** TEXT UNDER STUDY follows **

Privacy-centric collaboration on AI with Databricks Clean Rooms

Learn how Databricks Clean Rooms lets your data science team train ML models on sensitive data.

Democratize access to sensitive data for machine learning

Published: April 8, 2025

Summary

Use Databricks Clean Rooms to train ML models on sensitive data without exposing raw underlying data
Enable secure collaboration across teams, departments, or external partners
Scale model development across multiple use cases using clean rooms

Access to high-quality, real-world data is crucial for developing effective machine learning models. However, when this data contains sensitive information, organizations face a significant hurdle in enabling data science teams to work with valuable data assets without compromising privacy or security. Traditional approaches often involve time-consuming data anonymization processes or restrictive access controls, which can hinder productivity and limit the potential insights gleaned from the data.

Databricks Clean Rooms reimagines this paradigm. By offering a secure, collaborative environment, clean rooms enable data science teams to train or fine-tune ML models on sensitive data without directly accessing or exposing the underlying information. This innovative approach not only enhances data protection but also accelerates the development of powerful, data-driven models.

Machine learning on sensitive data has diverse applications across industries. In healthcare, models can predict patient outcomes or classify cell types using protected health information without exposing individual records. Financial institutions can develop sophisticated credit scoring and fraud detection models using confidential transaction data. In advertising, companies can leverage machine learning to improve ad targeting and personalization while preserving user privacy.

This blog walks you through the process and setup that Databricks customers can use to train and deliver ML models in a privacy-centric way. We’ll use the example of a healthcare provider who wants to build a model to predict patient readmission risk using sensitive data from electronic health records (EHR).

Scenario & Actors

In a typical organization, data management and data analysis are separated by departments. For example, for a healthcare provider, data is typically governed and managed centrally by data owners. Individuals analyzing the data are typically subject matter or technical experts who understand the domain. For our example, let's assume there are two actors:

Data Owner - Responsible for the governance, quality, and security of EHR data within the organization. They establish policies for data access, usage, and compliance.

** End of TEXT UNDER STUDY **
** RECORDED INFORMATION follows **

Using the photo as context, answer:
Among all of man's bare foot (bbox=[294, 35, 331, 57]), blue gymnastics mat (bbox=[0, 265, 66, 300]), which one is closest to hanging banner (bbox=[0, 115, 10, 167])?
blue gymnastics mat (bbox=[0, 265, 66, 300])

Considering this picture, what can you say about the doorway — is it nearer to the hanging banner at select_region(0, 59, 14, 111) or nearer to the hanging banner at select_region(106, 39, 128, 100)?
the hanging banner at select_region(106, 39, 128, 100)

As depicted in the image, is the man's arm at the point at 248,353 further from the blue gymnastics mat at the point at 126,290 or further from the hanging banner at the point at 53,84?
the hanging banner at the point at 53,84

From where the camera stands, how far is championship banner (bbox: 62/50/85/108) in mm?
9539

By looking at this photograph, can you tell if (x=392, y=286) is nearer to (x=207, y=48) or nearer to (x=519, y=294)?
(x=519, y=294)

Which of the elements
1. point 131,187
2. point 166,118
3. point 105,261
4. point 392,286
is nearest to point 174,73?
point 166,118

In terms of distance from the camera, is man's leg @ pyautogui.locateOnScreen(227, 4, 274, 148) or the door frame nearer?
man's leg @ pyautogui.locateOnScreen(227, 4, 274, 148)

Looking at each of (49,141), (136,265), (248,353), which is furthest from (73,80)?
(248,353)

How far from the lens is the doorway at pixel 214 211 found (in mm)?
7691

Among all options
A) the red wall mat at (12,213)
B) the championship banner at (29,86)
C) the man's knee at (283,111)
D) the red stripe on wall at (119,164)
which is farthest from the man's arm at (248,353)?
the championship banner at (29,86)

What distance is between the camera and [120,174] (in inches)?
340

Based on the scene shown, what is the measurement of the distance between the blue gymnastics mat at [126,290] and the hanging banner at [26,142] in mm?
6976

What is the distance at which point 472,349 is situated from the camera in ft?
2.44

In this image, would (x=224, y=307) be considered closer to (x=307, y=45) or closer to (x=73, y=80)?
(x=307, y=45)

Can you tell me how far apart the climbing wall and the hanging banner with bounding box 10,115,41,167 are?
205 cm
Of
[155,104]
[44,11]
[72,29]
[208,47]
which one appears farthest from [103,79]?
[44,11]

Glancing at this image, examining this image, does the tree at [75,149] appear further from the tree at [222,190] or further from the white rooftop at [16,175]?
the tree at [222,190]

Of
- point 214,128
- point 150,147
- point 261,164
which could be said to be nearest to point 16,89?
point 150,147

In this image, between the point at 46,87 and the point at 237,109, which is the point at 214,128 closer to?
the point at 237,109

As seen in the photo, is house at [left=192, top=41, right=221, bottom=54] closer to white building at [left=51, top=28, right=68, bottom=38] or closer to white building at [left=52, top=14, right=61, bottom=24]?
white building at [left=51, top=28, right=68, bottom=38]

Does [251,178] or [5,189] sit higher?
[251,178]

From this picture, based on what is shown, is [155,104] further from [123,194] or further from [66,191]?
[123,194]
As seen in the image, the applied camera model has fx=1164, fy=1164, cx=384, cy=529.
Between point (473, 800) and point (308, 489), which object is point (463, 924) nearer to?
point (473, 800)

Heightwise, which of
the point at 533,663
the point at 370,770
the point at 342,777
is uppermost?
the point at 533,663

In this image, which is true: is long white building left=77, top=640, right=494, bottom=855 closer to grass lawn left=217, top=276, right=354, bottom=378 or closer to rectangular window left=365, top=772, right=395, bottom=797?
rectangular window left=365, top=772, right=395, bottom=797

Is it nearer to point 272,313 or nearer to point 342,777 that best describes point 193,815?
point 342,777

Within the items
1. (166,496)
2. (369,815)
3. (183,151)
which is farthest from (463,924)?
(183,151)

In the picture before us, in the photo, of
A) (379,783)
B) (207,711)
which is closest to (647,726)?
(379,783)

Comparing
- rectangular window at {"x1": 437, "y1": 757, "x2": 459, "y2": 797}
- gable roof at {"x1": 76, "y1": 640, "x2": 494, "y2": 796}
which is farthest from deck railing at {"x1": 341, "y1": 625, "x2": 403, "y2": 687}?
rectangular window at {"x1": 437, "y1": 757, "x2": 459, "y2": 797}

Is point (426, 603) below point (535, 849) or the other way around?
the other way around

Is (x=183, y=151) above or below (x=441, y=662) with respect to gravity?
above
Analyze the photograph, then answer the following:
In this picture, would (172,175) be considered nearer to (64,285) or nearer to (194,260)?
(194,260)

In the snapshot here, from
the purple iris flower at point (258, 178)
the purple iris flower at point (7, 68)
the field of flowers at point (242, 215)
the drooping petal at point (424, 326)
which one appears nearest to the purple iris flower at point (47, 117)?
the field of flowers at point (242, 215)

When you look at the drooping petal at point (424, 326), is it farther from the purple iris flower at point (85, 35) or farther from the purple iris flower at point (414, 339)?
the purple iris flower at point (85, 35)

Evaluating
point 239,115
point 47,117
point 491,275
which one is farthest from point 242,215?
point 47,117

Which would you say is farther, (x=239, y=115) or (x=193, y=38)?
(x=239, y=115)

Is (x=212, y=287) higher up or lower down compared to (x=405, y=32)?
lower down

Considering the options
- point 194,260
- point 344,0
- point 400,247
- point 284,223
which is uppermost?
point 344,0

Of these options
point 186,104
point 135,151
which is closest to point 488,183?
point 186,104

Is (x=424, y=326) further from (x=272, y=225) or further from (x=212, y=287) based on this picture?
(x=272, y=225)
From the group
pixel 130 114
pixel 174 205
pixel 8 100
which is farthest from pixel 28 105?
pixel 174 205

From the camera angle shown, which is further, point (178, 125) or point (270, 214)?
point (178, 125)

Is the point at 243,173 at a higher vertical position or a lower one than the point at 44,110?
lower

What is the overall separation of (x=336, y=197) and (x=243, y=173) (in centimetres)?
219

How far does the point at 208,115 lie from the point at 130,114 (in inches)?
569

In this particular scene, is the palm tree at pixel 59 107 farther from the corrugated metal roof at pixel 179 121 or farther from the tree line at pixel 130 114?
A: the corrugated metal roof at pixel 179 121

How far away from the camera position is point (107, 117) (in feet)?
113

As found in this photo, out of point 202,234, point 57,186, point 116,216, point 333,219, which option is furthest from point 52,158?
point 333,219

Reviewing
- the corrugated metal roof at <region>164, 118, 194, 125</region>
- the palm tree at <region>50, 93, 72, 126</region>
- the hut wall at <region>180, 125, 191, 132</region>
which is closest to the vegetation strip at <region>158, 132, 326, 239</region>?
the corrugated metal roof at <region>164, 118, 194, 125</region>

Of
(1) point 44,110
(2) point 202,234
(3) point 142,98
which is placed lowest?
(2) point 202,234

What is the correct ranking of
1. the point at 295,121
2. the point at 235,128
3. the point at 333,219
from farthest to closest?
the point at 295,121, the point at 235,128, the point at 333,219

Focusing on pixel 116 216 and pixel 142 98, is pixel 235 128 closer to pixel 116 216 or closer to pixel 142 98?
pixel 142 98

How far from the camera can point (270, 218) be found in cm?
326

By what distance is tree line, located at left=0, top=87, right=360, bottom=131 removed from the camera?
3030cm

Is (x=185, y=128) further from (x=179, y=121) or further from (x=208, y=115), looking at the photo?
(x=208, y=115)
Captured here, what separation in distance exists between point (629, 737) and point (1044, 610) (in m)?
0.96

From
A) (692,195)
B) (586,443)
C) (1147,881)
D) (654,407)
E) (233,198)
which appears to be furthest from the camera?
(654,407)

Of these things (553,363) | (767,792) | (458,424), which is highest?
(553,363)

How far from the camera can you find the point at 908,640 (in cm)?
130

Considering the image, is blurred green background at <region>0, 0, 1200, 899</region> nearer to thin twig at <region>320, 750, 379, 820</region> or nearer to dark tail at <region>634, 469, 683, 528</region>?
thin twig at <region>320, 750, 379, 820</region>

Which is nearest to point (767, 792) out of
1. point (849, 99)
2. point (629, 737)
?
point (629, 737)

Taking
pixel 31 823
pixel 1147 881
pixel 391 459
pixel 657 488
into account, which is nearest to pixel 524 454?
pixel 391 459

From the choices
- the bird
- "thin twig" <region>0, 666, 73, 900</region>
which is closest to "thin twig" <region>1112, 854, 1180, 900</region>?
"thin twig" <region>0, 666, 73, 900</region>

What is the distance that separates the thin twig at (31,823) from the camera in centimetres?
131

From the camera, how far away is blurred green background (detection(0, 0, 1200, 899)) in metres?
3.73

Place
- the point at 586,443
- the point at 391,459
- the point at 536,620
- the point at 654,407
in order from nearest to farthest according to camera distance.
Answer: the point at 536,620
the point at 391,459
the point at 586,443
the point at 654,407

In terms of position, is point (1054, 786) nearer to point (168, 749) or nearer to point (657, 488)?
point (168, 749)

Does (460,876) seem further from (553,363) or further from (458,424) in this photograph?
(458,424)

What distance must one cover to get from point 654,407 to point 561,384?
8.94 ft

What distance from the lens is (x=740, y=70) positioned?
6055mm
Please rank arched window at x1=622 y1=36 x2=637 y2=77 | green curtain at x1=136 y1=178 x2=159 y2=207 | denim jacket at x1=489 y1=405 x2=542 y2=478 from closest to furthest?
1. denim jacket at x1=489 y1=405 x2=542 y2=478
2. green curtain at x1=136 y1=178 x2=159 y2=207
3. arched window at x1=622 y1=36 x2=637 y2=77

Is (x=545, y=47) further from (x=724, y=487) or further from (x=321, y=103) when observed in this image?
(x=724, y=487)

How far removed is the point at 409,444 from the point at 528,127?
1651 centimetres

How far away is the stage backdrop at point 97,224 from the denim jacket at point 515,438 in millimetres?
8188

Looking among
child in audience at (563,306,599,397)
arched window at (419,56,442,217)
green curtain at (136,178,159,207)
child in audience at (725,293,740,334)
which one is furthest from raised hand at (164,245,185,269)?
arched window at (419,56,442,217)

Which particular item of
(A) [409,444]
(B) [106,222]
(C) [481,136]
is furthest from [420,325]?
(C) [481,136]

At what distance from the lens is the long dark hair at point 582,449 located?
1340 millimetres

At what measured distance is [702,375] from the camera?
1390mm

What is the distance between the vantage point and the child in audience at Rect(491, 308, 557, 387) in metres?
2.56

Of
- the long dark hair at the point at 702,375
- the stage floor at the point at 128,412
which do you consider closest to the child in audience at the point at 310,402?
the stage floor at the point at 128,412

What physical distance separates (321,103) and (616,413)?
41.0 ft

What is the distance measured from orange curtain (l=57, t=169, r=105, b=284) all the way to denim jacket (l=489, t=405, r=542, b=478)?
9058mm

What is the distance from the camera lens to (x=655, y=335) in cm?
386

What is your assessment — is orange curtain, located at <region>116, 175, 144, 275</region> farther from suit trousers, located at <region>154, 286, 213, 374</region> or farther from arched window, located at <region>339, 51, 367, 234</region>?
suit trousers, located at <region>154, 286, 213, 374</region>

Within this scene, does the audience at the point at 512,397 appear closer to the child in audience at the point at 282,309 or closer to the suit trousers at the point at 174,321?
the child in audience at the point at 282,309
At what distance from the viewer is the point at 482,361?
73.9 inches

** End of RECORDED INFORMATION **

REQUIREMENT:
How would the article on Databricks Clean Rooms continue after its description of the Data Owner? Write the next part of it.

TASK OUTPUT:
ML Expert - A data scientist responsible for developing and assessing ML models using healthcare data. They work with clinical experts to frame relevant questions and build models according to requirements.

Goal: The Data Owner wants to empower the ML Expert to build a model while restricting direct access to the sensitive EHR data. At the same time, the ML Expert wants to iterate on the training code and enhance the model as required. The result of this collaboration would generate a model output used to predict readmission.

Databricks Requirements

An account that is enabled for serverless compute. See this guide to enable serverless compute.
Workspace(s) that are enabled for Unity Catalog. Check out this guide to enable Unity Catalog.
Delta Sharing enabled for the Unity Catalog metastore. Follow this guide to enable Delta Sharing on a metastore.
Both the Data Owner and the ML Expert have the CREATE CLEAN ROOM privilege. Use this guide to manage privileges in the Unity Catalog.

The Setup

Democratiza access to sensitive data for machine learning

Step 1: The Data Owner (or user with CREATE CLEAN ROOM permission) creates a clean room with restricted internet access and invites the ML expert to collaborate using their clean room sharing identifier.

Step 2: The Data Owner adds the raw EHR data to the clean room. Behind the scenes, this data is delta-shared into the central clean room environment. The ML expert can only see the table metadata, not the underlying data.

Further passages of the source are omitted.